Where can I read about your FT ? I only use 0-255 integer range.
My matrixes have variable sizes, but all parametrable with #define
The main optimisation should be about PGHT()
The worse part is :
~ for(i=0;i<_YUV_WIDTH;i+=1)
~ for(j=0;j<_YUV_HEIGHT;j+=1)
~ {
~ int w;
~ if(!i2->S[i][j])
~ continue;
~ o_p=i2->P[i][j];
~ o_w=i2->W[i][j];
~ for(p=0;p<_R_RES_;p++)
~ for(w=0;w<_R_WIDTH_;w++)
~ {
~ if(!i2->R_valid[p])
~ continue;
~ // test if phase in pic is close to any phase in R-Table
~ if(abs(o_p-i2->R_P[p][w])<5)
~ if(abs(o_w-i2->R_W[p][w])<5)
if((i-i2->R_x[p][w]>=0)&&(i-i2->R_x[p][w]<_YUV_WIDTH)&&
(j-i2->R_y[p][w]>=0)&&(j-i2->R_y[p][w]<_YUV_HEIGHT))

◆ ◆ ◆ ◆ ◆ ◆ ◆

» WORK TO COMPLETE:
- A) List every uppercase constant beginning with an underscore that appears in the forum post about optimizing PGHT().
- B) Copy out everything in the forum post about optimizing PGHT(), from "Where can I" down to "be about PGHT()".
- C) Write what comes next in the forum post about optimizing PGHT(), continuing its code after its final line.

» DATA EXCERPT:

◆ ◆ ◆ ◆ ◆ ◆ ◆

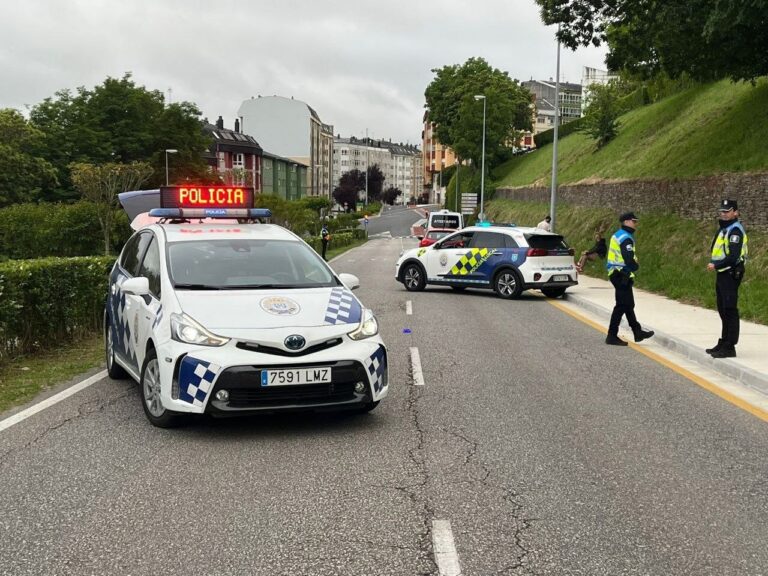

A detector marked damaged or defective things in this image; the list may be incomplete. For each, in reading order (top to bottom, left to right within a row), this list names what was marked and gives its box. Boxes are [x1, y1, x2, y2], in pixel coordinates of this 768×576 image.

cracked asphalt road [1, 232, 768, 572]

◆ ◆ ◆ ◆ ◆ ◆ ◆

» RESPONSES:
- A) _YUV_WIDTH, _YUV_HEIGHT, _R_RES_, _R_WIDTH_

- B)
Where can I read about your FT ? I only use 0-255 integer range.
My matrixes have variable sizes, but all parametrable with #define
The main optimisation should be about PGHT()

- C)
~ i2->result[i-i2->R_x[p][w]][j-i2->R_y[p][w]]+=0x1;
~ }
~ }
4 for loops with many arry access in random way.
| That can happen since large tables are cache-unfriendly.
:(
| Incidentally, this line from extract_R() seems weird to me:
| x=mouse_x+(float)r*cosf((float)o);
| Wouldn't that be more like cosf((2*PI*o)/_R_RES_)?
hmmm by the time I wrote that line, _R_RES used to be 360. Further more,
cos(3) uses angle in radians. So, you are right, my code is badly
written. but practically, it still works :) guess why ...
if you think you use radians, and use an angle from 0 to 30 with a
stepper of _1_, since a full angle is 6.2831, the value 7 will make
computation as for 0.7189, 8 as for 1.7189 ... and so on, so that I do a
compleet circle every 6 steps, but do not make computations for
redundant values. Every next circle improove the resolution in angle ...
so that I obtain the same result as cosf((2*PI*o)/_R_RES_) but saving
two mult and a division (at the expense of a modulo done inside the cos)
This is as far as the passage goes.